_DIRECTIVE:_ Copy the items below word for word, starting at the line that contains "In this image, which" and ending at the line that contains "488 centimetres", with both of those lines included.

_TASK MATERIAL:_
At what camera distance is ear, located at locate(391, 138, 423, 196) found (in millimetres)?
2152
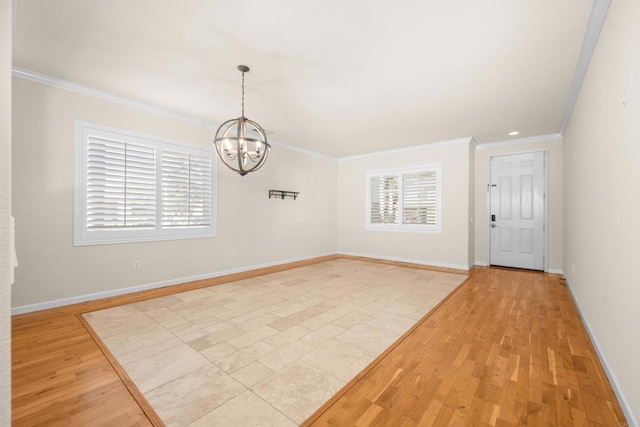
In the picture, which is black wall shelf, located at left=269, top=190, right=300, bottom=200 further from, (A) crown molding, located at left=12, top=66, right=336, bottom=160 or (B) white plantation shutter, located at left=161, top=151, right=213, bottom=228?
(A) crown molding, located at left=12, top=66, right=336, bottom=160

--

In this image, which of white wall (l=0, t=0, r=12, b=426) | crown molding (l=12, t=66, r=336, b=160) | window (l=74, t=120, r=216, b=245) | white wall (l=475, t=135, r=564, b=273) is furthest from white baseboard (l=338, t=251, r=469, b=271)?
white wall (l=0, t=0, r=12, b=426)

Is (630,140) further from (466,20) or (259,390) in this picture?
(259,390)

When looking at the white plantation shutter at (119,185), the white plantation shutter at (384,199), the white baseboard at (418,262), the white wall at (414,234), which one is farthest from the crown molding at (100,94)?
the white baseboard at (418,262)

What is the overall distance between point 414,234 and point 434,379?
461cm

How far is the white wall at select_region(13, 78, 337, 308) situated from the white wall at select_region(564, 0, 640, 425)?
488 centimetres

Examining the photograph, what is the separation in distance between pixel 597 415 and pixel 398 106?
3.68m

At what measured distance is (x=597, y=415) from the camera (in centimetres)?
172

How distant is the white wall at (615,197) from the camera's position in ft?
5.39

_SOLUTION FOR THIS PROBLEM:_
In this image, which of white wall (l=0, t=0, r=12, b=426) | crown molding (l=12, t=66, r=336, b=160) | window (l=74, t=120, r=216, b=245) | white wall (l=475, t=135, r=564, b=273) is furthest from white baseboard (l=338, t=251, r=469, b=271)?
white wall (l=0, t=0, r=12, b=426)

Is (630,140) further from (466,20) or (259,390) in this picture?
(259,390)

When looking at the white plantation shutter at (119,185), the white plantation shutter at (384,199), the white baseboard at (418,262), the white wall at (414,234), which one is farthest from the crown molding at (100,94)?
the white baseboard at (418,262)

What is the overall distance between point 414,234 and point 434,379?
461cm

How far is the white wall at select_region(13, 78, 337, 308) situated from the white wall at select_region(564, 0, 640, 425)?
488 centimetres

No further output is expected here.